Goal >> Count the lines in the material below that contain the word "sneaker", and reply with the number alone.

══ Task data ══

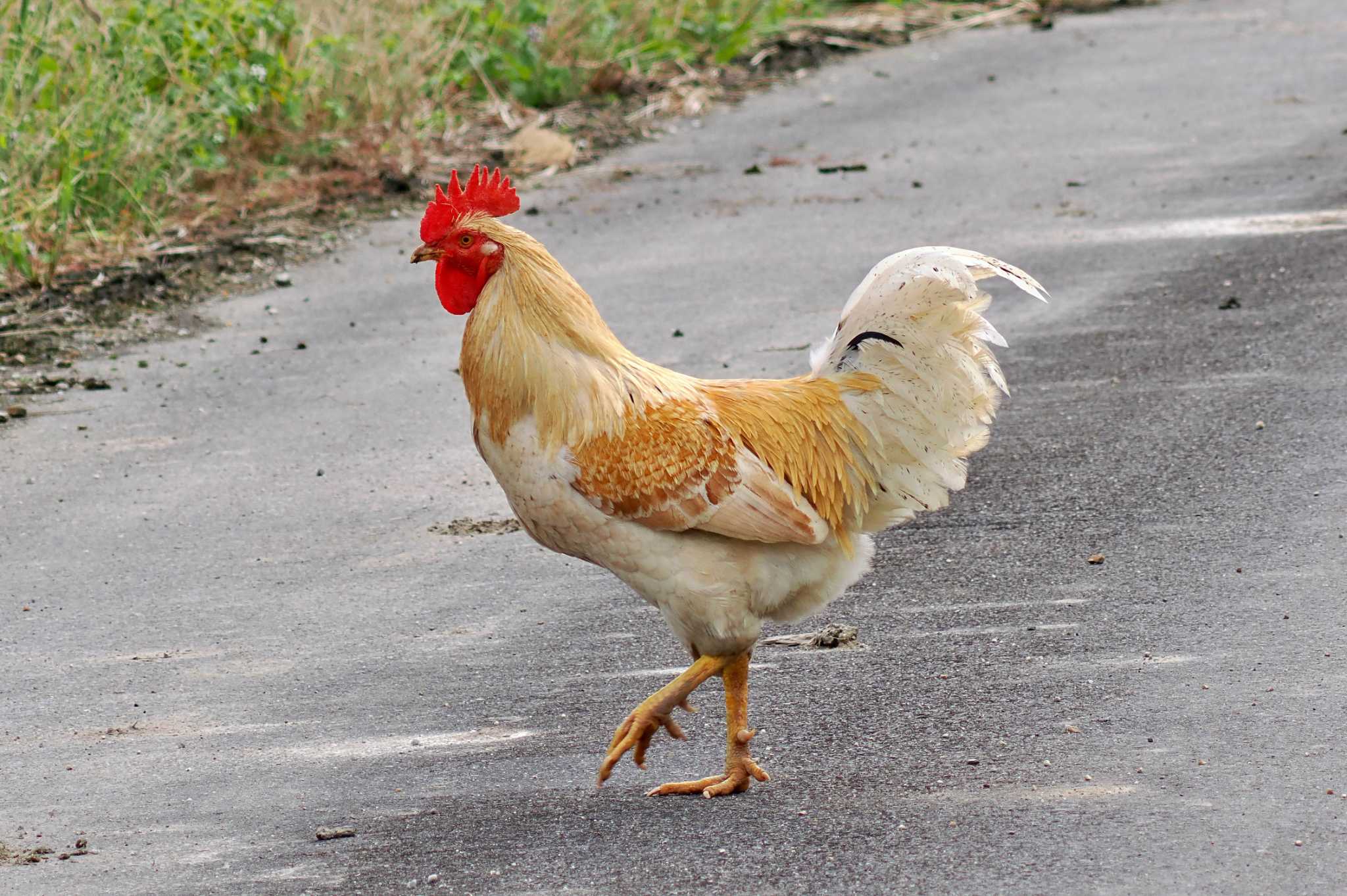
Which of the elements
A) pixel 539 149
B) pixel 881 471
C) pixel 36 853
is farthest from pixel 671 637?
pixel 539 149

═══
══ Task data ══

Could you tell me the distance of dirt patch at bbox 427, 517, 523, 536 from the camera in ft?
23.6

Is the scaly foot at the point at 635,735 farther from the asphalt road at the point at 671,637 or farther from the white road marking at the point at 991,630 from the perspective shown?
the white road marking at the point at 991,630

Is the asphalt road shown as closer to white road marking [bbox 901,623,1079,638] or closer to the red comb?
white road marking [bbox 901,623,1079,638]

═══
══ Task data ══

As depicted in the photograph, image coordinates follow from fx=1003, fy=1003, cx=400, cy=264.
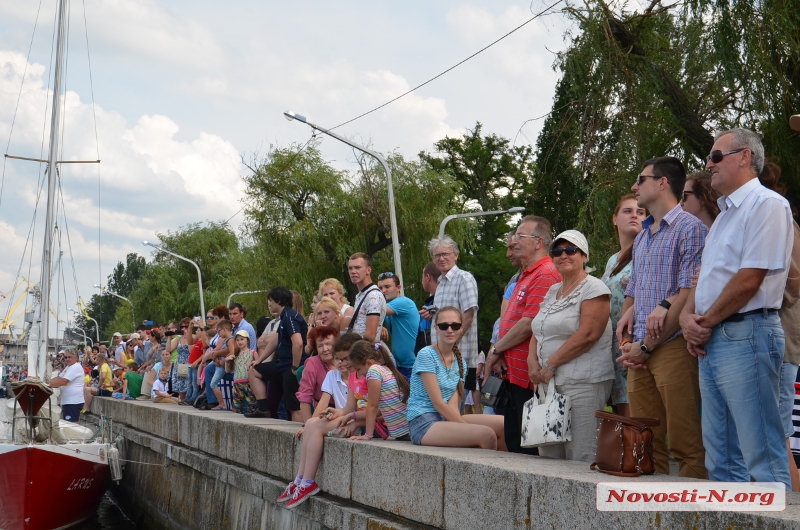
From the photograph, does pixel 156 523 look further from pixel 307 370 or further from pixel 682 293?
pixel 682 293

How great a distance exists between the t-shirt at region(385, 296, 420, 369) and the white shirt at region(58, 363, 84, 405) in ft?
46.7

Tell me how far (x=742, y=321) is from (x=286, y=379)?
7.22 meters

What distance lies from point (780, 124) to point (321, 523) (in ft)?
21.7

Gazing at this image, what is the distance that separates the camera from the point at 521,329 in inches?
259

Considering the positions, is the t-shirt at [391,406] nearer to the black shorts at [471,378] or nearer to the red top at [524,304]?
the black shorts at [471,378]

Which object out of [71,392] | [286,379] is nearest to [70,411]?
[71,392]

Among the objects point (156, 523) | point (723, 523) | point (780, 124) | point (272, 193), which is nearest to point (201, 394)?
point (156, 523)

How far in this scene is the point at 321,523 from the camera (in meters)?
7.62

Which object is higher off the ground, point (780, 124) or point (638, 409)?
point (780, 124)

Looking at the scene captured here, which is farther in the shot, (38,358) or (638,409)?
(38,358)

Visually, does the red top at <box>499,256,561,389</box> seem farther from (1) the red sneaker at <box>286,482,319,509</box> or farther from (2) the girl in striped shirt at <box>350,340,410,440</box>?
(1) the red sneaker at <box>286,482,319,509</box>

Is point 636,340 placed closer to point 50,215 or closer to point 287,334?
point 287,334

═══

Task output >> 2